• **Your goal**
Condense the paragraph of the blog excerpt that begins "Interview --- Not sure how it went" into a short bulleted list that keeps its main facts.

• **Extracted text**
** BEGIN **
MIA student at crazy school wanted to meet with me today before class.  No show.  Gee, I'm not surprised.  She turned in all the work for the first half of the course in my mail box (what part of 5 pts a day off for being late do you not get????).  Most of it is worth nothing.  Perhaps if she actually came to a class.....hmmm, that may just be too much for her!  

Spring break is next week for one school and the week after for another.  Gee, I wish we could have coordinated schedules so I could have gotten a break!  Oh-well.  So is the life of the adjunct whore.  Perhaps I need to change the title of this blog????  

Tuesday, February 24, 2009

The good, the bad, the ugly....

Interview --- Not sure how it went. They got straight to it introducing the 7 committee members and then right into nailing me with questions. The first was a "two-parter"...but really a three... What are my strengths in a teaching in a traditional classroom and online classroom? And what is my philosophy teaching non-traditional students? Then there were questions about my research interests (which they came back and speficially clarified again, which was odd). Then my dissertation. Then they wanted to know what type of working environment I prefer. Then I asked one question. Then I tried to schmooze by talking about how we've googled maps in the area -- show that I'm really interested in moving. Then they said they were also developing a program in another state....far away...very far away.... I didn't quite know how to respond, so I let it go. It's hard to do these phone interviews. At least in person, you can read body language or see "glances" between the panel. Here it was just boom, boom, boom...shot in the dark. I just don't know. Either my research is highly complimentary or completely off base. I have some things going for me, and some other things that are off what I think they want/need. Who knows. They kept it very formal and to the point. I'm supposed to be notified in a week or so if I made it to the next round. I thought I was going to vomit afterwards. It's over. Move on.
** END **
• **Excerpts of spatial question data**
** BEGIN **
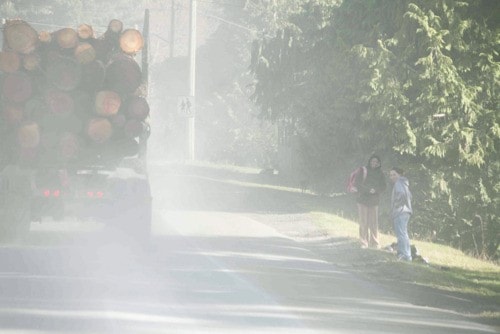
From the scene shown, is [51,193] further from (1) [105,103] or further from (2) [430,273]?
(2) [430,273]

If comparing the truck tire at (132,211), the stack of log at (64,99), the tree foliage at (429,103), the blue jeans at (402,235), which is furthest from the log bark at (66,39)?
the tree foliage at (429,103)

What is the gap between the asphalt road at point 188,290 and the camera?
1209cm

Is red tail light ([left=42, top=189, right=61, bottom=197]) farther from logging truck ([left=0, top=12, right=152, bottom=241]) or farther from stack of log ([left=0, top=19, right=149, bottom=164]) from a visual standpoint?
stack of log ([left=0, top=19, right=149, bottom=164])

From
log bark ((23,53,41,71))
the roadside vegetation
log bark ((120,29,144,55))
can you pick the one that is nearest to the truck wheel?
log bark ((23,53,41,71))

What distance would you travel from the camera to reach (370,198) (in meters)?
22.9

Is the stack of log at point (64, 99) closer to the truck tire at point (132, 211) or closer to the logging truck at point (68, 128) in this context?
the logging truck at point (68, 128)

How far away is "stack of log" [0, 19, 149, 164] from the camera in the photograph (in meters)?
18.5

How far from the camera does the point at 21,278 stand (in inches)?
595

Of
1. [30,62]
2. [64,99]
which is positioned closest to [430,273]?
[64,99]

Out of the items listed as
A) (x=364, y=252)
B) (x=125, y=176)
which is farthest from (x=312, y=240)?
(x=125, y=176)

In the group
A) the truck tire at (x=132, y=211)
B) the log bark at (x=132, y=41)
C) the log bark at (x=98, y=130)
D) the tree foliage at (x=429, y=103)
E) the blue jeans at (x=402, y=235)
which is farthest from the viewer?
the tree foliage at (x=429, y=103)

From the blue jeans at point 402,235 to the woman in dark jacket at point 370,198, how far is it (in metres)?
1.59

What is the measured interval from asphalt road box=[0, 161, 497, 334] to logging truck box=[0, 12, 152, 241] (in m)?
0.74

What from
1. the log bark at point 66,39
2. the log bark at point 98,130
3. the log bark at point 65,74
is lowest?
the log bark at point 98,130
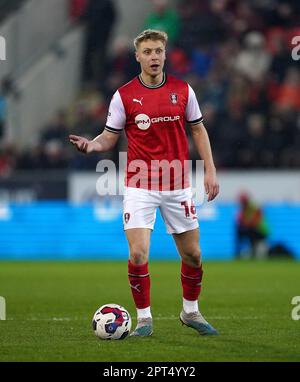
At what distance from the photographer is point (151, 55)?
8688 millimetres

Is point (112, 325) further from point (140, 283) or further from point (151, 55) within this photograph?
point (151, 55)

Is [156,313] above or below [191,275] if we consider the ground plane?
below

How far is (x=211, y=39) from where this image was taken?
2319cm

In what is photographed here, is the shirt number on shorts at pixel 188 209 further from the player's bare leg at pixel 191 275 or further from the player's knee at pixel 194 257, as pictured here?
the player's knee at pixel 194 257

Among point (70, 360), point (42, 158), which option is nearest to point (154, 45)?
point (70, 360)

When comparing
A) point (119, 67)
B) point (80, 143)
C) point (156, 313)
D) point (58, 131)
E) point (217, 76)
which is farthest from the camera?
point (119, 67)

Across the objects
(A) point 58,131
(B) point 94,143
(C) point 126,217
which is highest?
(B) point 94,143

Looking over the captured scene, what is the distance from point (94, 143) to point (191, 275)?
137 centimetres

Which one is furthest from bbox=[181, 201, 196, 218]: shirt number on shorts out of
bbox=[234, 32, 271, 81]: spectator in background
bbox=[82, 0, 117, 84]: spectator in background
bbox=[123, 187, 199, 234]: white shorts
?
bbox=[82, 0, 117, 84]: spectator in background

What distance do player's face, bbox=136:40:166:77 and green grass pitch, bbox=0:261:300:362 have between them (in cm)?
216

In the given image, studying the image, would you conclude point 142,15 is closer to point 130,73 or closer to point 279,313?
point 130,73

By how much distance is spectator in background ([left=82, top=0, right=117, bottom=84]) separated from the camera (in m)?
23.4

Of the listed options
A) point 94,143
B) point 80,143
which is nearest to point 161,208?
point 94,143

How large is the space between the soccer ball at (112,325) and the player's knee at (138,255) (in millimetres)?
421
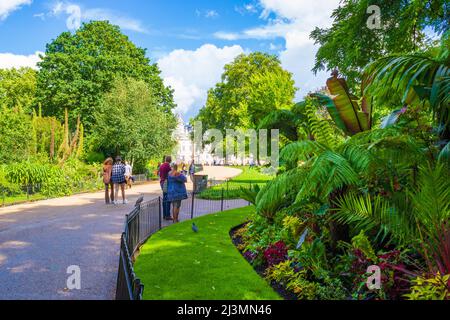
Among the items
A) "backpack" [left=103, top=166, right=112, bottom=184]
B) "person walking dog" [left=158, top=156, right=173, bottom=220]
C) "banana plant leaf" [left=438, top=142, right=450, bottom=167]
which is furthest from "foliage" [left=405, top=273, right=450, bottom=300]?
"backpack" [left=103, top=166, right=112, bottom=184]

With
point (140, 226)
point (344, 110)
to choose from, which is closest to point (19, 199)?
point (140, 226)

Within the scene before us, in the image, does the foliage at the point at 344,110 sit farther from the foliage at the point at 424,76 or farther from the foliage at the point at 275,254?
the foliage at the point at 275,254

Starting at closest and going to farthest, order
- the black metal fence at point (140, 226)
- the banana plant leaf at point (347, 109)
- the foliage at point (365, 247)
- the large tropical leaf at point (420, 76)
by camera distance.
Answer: the black metal fence at point (140, 226) → the large tropical leaf at point (420, 76) → the foliage at point (365, 247) → the banana plant leaf at point (347, 109)

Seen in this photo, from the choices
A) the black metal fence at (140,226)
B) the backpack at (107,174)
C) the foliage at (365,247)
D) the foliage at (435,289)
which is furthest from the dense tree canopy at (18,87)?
the foliage at (435,289)

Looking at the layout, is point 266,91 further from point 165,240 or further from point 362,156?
point 362,156

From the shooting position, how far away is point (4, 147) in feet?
68.2

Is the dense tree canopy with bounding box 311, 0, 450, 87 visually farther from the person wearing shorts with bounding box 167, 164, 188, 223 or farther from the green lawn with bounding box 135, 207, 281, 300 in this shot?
the green lawn with bounding box 135, 207, 281, 300

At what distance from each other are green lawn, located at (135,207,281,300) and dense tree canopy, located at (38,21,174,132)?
2504cm

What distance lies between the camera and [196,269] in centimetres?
594

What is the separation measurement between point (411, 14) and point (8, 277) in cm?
1162

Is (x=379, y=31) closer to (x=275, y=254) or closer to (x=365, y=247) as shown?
(x=275, y=254)

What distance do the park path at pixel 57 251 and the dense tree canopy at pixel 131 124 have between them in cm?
1448

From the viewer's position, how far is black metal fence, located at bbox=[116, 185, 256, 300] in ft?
11.2

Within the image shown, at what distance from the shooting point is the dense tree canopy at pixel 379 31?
425 inches
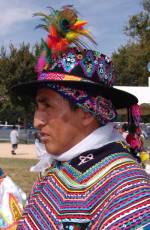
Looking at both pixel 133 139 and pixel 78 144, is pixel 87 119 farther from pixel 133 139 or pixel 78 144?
pixel 133 139

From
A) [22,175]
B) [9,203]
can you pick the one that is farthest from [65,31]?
[22,175]

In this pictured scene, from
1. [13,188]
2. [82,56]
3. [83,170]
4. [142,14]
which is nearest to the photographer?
[83,170]

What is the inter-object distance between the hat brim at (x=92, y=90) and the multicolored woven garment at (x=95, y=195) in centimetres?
23

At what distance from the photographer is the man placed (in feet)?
5.41

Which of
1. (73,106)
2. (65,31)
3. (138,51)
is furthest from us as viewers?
(138,51)

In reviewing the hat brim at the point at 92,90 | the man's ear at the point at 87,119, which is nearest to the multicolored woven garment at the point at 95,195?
the man's ear at the point at 87,119

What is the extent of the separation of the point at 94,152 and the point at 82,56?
424 mm

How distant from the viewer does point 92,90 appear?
75.1 inches

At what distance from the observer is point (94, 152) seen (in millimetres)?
1822

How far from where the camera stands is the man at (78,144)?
5.41 feet

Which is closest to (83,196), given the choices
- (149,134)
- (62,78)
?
(62,78)

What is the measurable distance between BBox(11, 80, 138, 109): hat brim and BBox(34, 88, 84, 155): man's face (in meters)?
0.08

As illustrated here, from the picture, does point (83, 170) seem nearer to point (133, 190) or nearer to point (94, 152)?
point (94, 152)

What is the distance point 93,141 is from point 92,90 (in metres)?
0.22
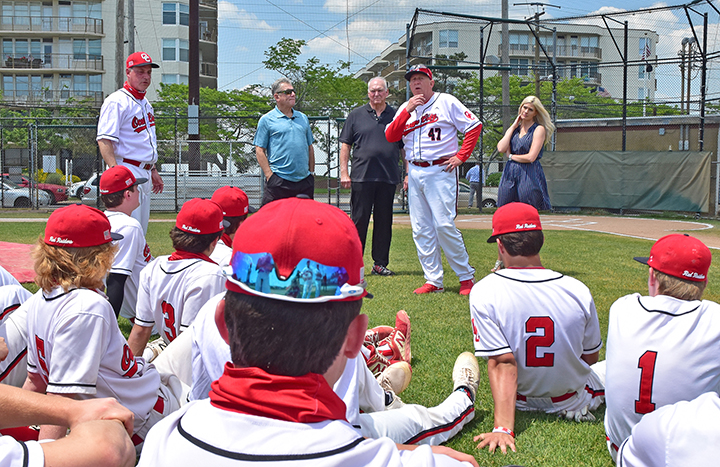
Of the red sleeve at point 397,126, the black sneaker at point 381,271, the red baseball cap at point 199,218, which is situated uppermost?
the red sleeve at point 397,126

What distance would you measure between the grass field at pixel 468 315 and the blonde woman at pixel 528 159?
110cm

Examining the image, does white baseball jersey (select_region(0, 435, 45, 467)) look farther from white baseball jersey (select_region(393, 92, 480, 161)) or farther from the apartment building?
the apartment building

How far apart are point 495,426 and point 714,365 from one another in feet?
3.30

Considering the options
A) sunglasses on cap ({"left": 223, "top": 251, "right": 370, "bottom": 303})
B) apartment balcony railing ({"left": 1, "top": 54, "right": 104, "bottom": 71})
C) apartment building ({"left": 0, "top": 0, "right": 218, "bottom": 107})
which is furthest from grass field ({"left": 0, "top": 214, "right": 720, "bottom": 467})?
apartment balcony railing ({"left": 1, "top": 54, "right": 104, "bottom": 71})

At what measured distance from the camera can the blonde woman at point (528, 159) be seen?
6.67 meters

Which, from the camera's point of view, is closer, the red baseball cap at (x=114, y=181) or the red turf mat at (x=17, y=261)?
the red baseball cap at (x=114, y=181)

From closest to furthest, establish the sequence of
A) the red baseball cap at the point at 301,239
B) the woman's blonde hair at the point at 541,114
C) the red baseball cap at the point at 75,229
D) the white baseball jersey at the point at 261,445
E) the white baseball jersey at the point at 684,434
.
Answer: the white baseball jersey at the point at 261,445 < the red baseball cap at the point at 301,239 < the white baseball jersey at the point at 684,434 < the red baseball cap at the point at 75,229 < the woman's blonde hair at the point at 541,114

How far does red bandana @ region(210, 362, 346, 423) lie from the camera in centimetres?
115

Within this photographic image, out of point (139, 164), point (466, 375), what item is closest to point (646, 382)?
point (466, 375)

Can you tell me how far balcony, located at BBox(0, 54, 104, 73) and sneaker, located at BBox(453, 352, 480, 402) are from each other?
58.8m

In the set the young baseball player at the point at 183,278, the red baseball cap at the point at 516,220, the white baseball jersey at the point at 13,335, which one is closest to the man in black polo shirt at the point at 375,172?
the young baseball player at the point at 183,278

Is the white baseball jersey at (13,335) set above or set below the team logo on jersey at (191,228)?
below

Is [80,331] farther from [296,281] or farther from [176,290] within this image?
[296,281]

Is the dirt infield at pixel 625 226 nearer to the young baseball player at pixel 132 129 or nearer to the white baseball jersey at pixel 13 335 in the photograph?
the young baseball player at pixel 132 129
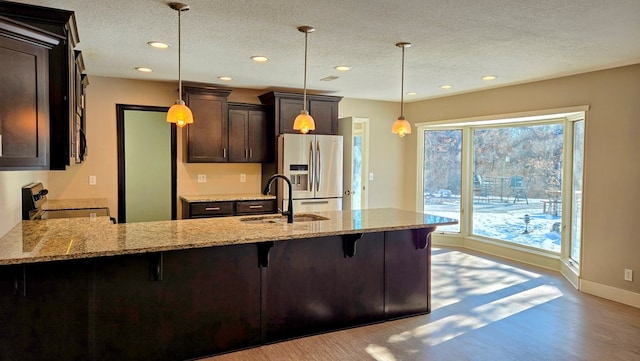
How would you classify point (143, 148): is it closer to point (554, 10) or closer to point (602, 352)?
point (554, 10)

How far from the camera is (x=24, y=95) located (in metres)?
2.40

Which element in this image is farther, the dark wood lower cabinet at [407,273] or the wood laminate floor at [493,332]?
the dark wood lower cabinet at [407,273]

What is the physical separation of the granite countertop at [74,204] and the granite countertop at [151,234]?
998mm

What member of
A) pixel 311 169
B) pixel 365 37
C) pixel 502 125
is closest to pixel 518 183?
pixel 502 125

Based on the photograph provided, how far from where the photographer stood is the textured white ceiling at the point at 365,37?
2.76 m

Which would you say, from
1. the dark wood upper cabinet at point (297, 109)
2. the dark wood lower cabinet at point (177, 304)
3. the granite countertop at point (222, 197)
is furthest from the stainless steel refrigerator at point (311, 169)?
the dark wood lower cabinet at point (177, 304)

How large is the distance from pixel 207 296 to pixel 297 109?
133 inches

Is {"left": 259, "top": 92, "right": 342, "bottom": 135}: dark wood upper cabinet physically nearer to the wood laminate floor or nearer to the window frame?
the window frame

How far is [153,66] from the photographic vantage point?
14.8ft

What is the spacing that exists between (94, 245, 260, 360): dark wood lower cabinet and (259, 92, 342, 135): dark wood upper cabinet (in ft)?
9.69

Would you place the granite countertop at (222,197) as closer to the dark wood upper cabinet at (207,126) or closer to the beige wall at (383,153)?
the dark wood upper cabinet at (207,126)

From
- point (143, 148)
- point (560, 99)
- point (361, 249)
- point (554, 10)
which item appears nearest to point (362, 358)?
point (361, 249)

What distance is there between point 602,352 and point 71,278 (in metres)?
3.64

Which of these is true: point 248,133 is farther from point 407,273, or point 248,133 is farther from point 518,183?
point 518,183
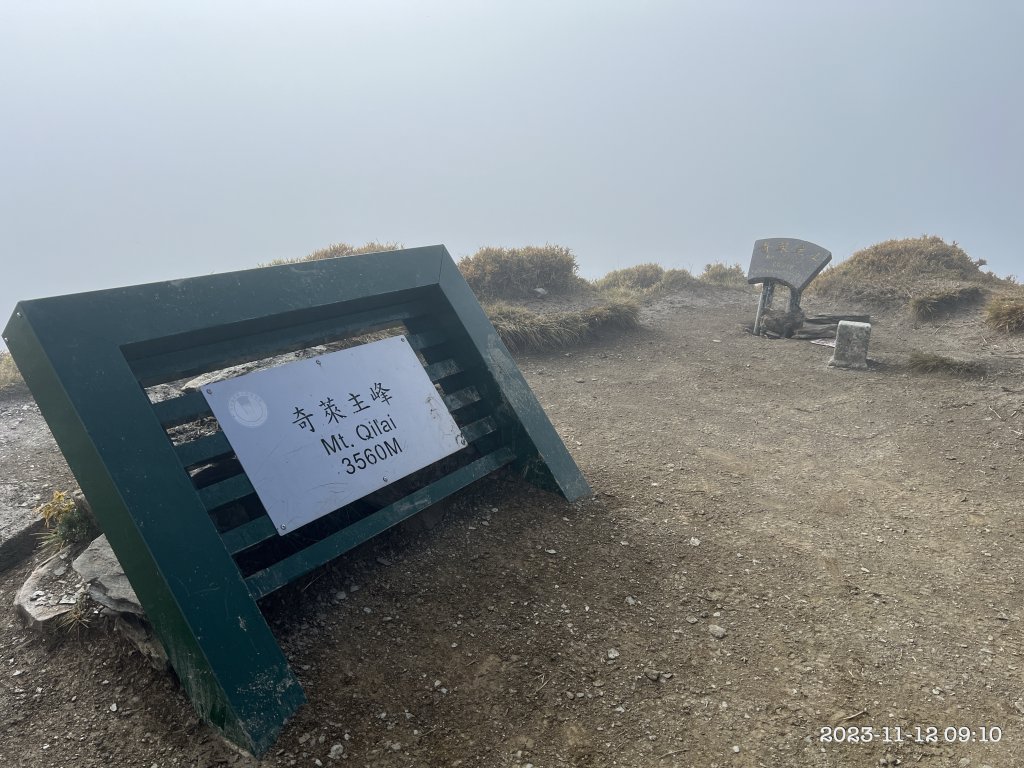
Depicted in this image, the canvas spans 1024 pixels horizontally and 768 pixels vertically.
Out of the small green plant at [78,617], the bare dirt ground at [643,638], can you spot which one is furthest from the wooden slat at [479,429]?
** END **
• **Written response**
- The phone interview began with the 7 committee members introducing themselves and then moved straight to questions.
- The first question asked about strengths in teaching in a traditional classroom and in an online classroom, and about a philosophy for teaching non-traditional students.
- Later questions covered research interests (which the committee came back to and clarified), the dissertation, and the preferred type of working environment.
- The writer asked one question and mentioned having looked up maps of the area to show real interest in moving.
- The committee said it was also developing a program in another state very far away. The writer let that go without responding.
- The phone format made it impossible to read body language. The interview was very formal and to the point, and the writer is unsure how it went.
- Notification about whether the writer made the next round is expected in a week or so.
- The writer felt close to vomiting afterward and resolved to move on.